__Work to be completed__. In the listing that follows, find the line with "Relogio Masculino NAVIFORCE", then copy exactly from it through the line with "Spreading My Wings", leaving out every picture.

__Data provided__.
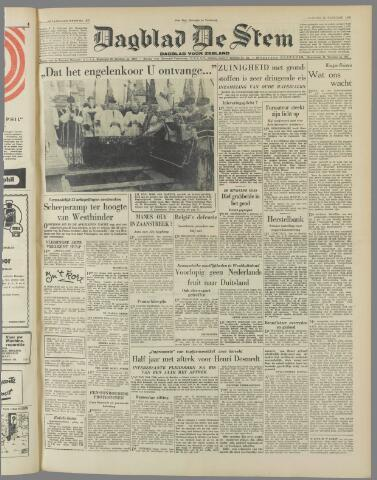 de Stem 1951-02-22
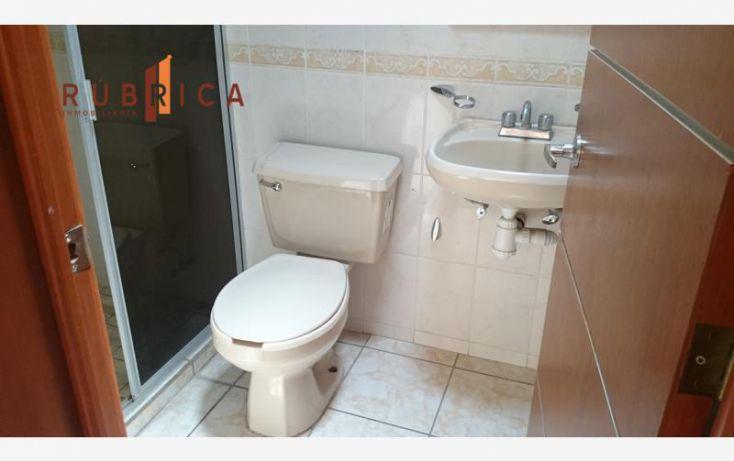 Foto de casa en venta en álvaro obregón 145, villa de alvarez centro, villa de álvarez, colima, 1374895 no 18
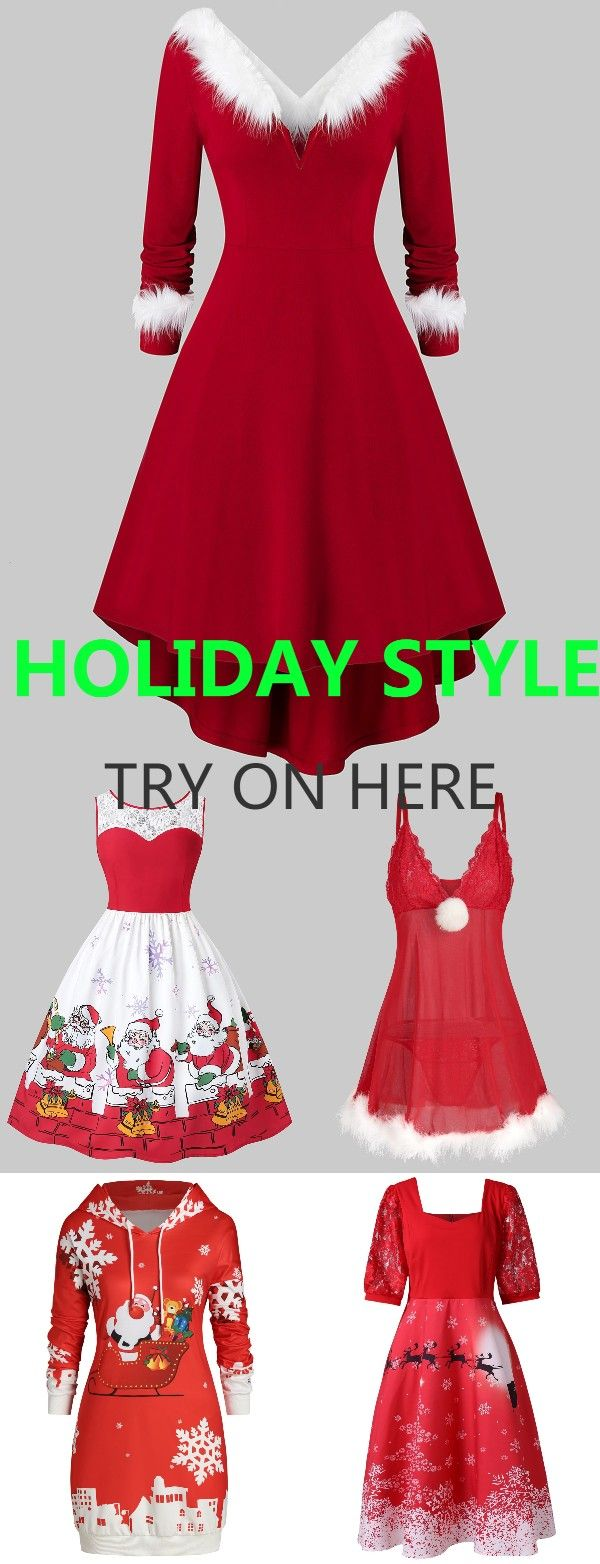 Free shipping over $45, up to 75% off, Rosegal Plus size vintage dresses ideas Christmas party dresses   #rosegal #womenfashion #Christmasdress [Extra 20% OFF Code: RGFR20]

...

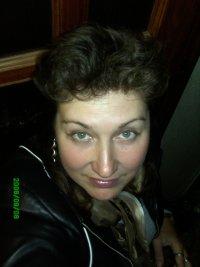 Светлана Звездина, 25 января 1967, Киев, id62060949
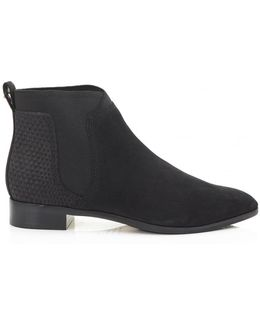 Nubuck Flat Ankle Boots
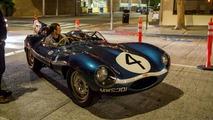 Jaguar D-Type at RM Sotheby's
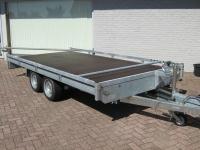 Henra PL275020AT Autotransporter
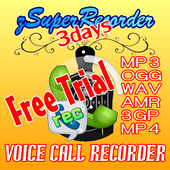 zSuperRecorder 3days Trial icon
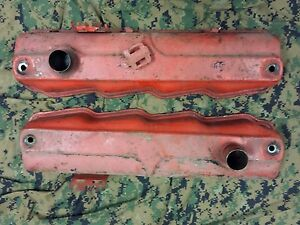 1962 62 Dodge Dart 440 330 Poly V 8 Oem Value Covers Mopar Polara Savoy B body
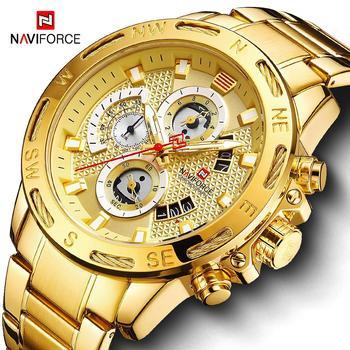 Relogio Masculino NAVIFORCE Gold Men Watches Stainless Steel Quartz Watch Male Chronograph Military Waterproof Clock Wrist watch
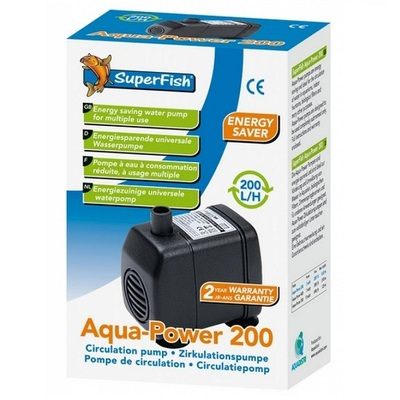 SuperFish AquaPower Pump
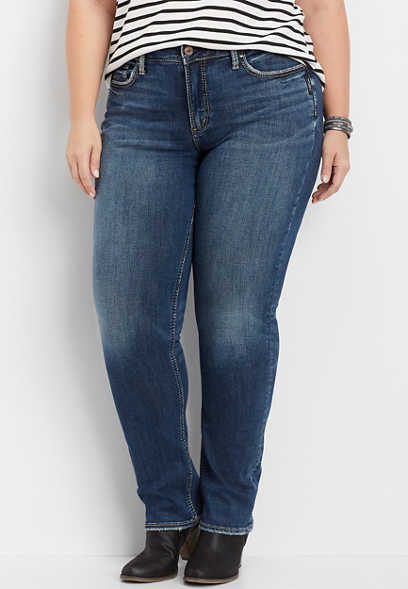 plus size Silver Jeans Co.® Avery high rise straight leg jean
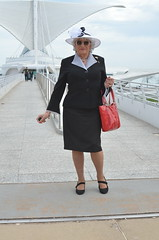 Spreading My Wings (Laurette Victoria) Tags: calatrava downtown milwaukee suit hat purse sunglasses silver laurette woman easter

__Written answer__.
 Relogio Masculino NAVIFORCE Gold Men Watches Stainless Steel Quartz Watch Male Chronograph Military Waterproof Clock Wrist watch
 SuperFish AquaPower Pump
 plus size Silver Jeans Co.® Avery high rise straight leg jean
 Spreading My Wings (Laurette Victoria) Tags: calatrava downtown milwaukee suit hat purse sunglasses silver laurette woman easter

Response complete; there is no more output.